━━━ Given text ━━━

While everybody wants an investment that gains 1000% in a year, cryptocurrencies do not satisfy the basic prerequisites that define traditional investments such as stocks, bonds and real estat —which we traditionally think of as assets with return potential. Stocks provide a claim on the expected future earnings of a company that can be realized as dividend payments or price appreciation. Bonds produce periodic interest payments and, under normal circumstances, return the investors’ principal at maturity. Real-estate investments provide rental income and the
potential for price appreciation.

The fair value of these traditional investments is typically estimated based on forecasted earnings, forecasted income or assets. However, the fair value of cryptocurrencies is anyone’s guess since they neither generate earnings nor are backed by assets. So while the dramatic and accelerating growth of cryptocurrencies may seem attractive, the only underpinning of this appreciation is the willingness of one investor to pay more than the previous investor. What happens when that stops?

 

The Real Value of Cryptocurrencies
As technology disruptors, cryptocurrencies and blockchains, or the public digital ledgers where cryptocurrency transactions are recorded, do appear to have promise. The digital assets tend to attract individuals seeking a degree of privacy they can’t get from conventional banking and payments systems. Meanwhile, corporations, entrepreneurs, venture capitalists, and even central banks and government institutions are more interested in the underlying technologies driving cryptocurrencies.

━━━ Extracted data ━━━

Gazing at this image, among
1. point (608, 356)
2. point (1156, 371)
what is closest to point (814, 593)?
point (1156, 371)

━━━
━━━ Extracted data ━━━

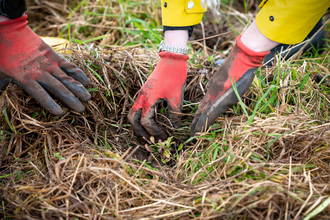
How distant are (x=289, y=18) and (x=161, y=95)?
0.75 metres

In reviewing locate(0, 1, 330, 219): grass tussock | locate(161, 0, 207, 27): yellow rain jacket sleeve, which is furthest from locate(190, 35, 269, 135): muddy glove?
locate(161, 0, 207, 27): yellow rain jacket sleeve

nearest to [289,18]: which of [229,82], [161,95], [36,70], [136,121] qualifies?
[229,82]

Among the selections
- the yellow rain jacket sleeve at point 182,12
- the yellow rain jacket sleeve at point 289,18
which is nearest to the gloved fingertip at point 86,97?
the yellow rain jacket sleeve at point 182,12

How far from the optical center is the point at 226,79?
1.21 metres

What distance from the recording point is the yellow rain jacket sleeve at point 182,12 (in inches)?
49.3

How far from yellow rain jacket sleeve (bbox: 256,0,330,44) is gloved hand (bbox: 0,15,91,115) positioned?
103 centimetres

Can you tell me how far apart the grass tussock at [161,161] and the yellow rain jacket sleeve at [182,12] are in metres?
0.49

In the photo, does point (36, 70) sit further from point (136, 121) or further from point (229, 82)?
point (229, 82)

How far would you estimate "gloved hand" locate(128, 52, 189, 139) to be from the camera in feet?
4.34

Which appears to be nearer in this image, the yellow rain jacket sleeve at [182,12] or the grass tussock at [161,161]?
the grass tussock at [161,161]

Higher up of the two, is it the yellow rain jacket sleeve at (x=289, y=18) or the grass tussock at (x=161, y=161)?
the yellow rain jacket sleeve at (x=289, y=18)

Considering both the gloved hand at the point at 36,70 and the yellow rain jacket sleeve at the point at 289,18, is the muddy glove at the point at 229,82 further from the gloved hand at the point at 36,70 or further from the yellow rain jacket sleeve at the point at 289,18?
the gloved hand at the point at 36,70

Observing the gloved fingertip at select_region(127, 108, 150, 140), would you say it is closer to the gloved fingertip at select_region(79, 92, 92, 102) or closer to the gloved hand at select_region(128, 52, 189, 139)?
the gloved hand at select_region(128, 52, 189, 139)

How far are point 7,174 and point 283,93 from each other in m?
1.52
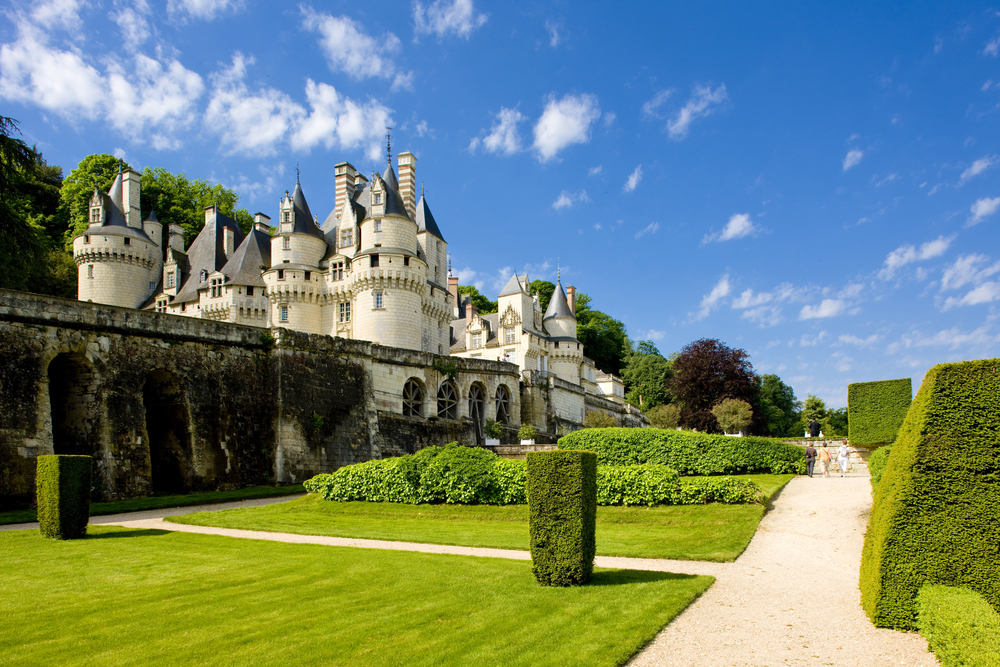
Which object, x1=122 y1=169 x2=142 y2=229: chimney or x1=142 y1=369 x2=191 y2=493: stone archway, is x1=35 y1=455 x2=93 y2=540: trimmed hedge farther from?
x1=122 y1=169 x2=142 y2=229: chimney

━━━

Directive 1: According to the passage on cryptocurrency investing, what do bonds provide to investors?
Directive 2: Carry on the passage on cryptocurrency investing, picking up after its final sentence.

Task response 1: Periodic interest payments and, under normal circumstances, the return of the investors' principal at maturity.

Task response 2:
Many organizations are looking at how this technology can be used to improve operations and business outcomes. Their aim is to create a direct, secure and verifiable person-to-person system for payments that would be entirely private and digital, thereby removing traditional third-party intermediaries like banks. Whether this leads to actual paradigm shifts or just fosters marginal enhancements to businesses remains to be seen. Ironically, wider acceptance of these technologies may require more centralization and third-party verification, which would
cause them to become more similar to the systems they were designed to replace.

We are confident that our underlying investment managers have the tools to identify companies that may be affected by blockchain-related trends. Should viable cryptocurrency-related investments arise, it will be because the fundamental value of the business case can be cited.

Our View

The cryptocurrency market is just beginning to mature and the supportive value of digital coins remains difficult to price. We view them as speculative instruments at best and possibly worthless at worst, making them an unsuitable investment choice for pursuing important financial life goals—particularly for investors who can’t afford the high risk of permanently losing money.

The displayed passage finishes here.